The construction industry is considered to be the main industrial polluter and exploits large quantity of our natural resources. Concrete is the most common building material in the globe. It is a manmade material which consists of aggregates bonded together with Portland cement and water. However, with the increase in demand of concrete, the demand of natural aggregates has been increased. As stated by Tsuno (2006), the global consumption demand for the natural aggregates ranges from 9 – 12 billion tons after the year 2010. With this demand, it leads to quarrying causing the depletion of our natural resources. The issue on the sustainability of our natural resources is posing some serious environmental threats and gaining worldwide concern. Hence it is necessary to find a suitable substitute which would help to control the rate of extraction of materials from quarries.
On the other hand, the global production of demolished concrete is estimated to range from 7.5 – 12.5 billion tons in the year 2017 (Mohammed, 2007). Demolition and construction waste are generated every year around the world due to the following reasons: (i) many old buildings, bridges, concrete pavements and other structures have overcome their age limit of use due to structural deterioration and need to be demolished (ii) structures are turned into debris resulting from natural disaster, and (iii) creation of building wastes resulting from manmade disaster. Continuously generated demolition and construction wastes are just being dumped in landfills. Disposal of these wastes is a very serious problem because it will require a large area of land and this tends to be difficult to find. So it is a must that the construction and demolition wastes will be accounted properly.

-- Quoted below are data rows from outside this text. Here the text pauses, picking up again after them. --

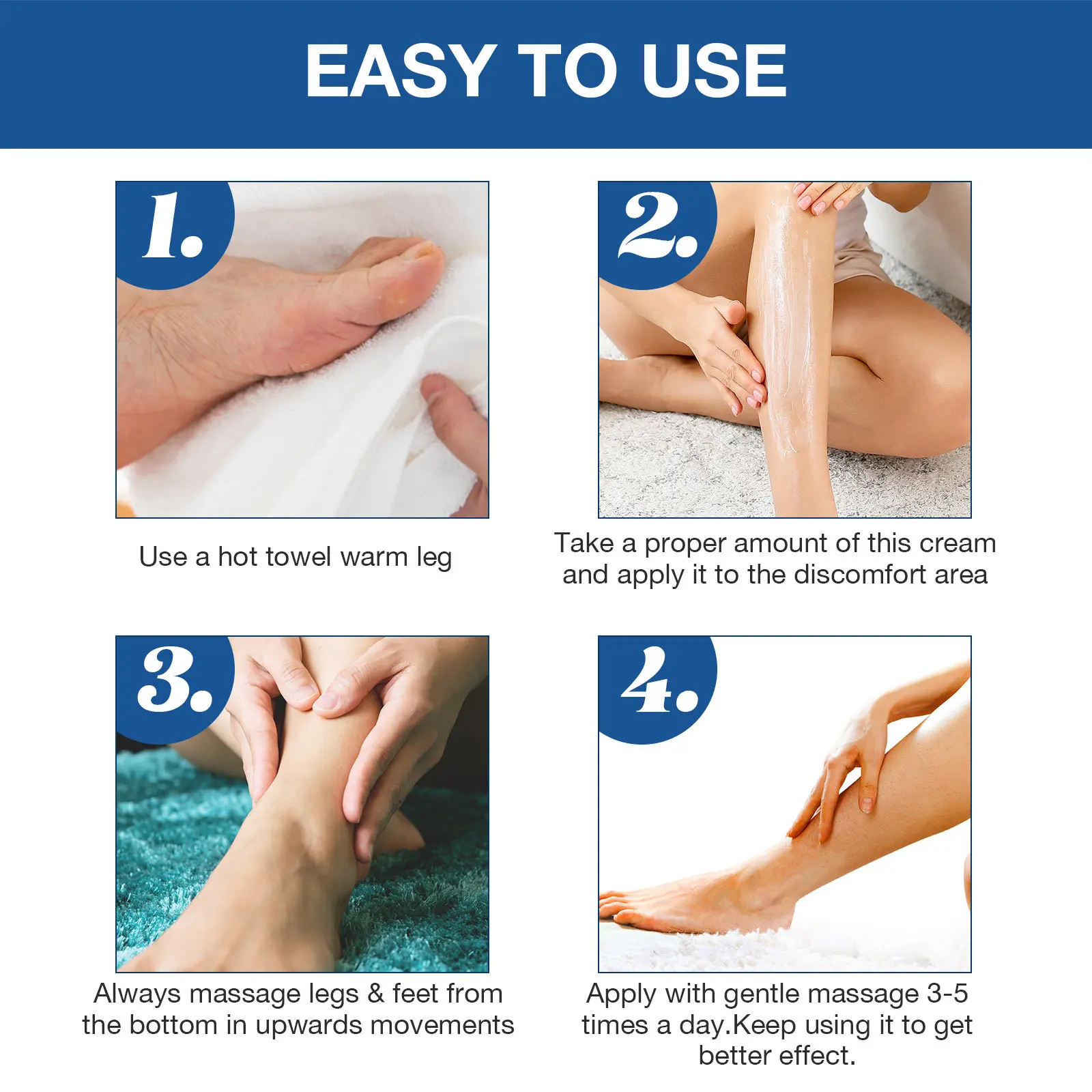 EASY TO USE

1.

Use a hot towel warm leg

2.

Take a proper amount of this cream and apply it to the discomfort area

3.

Always massage legs & feet from the bottom in upwards movements

4.

Apply with gentle massage 3-5 times a day.Keep using it to get better effect.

Many provinces here in the Philippines do not produce crushed stones but they do have a need for aggregates and these could be replaced with the recycled concrete (Ganiron Jr., 2015). Recycling demolished concrete as coarse aggregate in a new concrete is one of the best solutions to address the problems. This would help in reducing the detrimental environmental impacts and dealing with the construction wastes. Also, according to a report from the Iowa State University, the recycled concrete aggregate can reduce costs, and project delivery time (Garber, et al., 2011).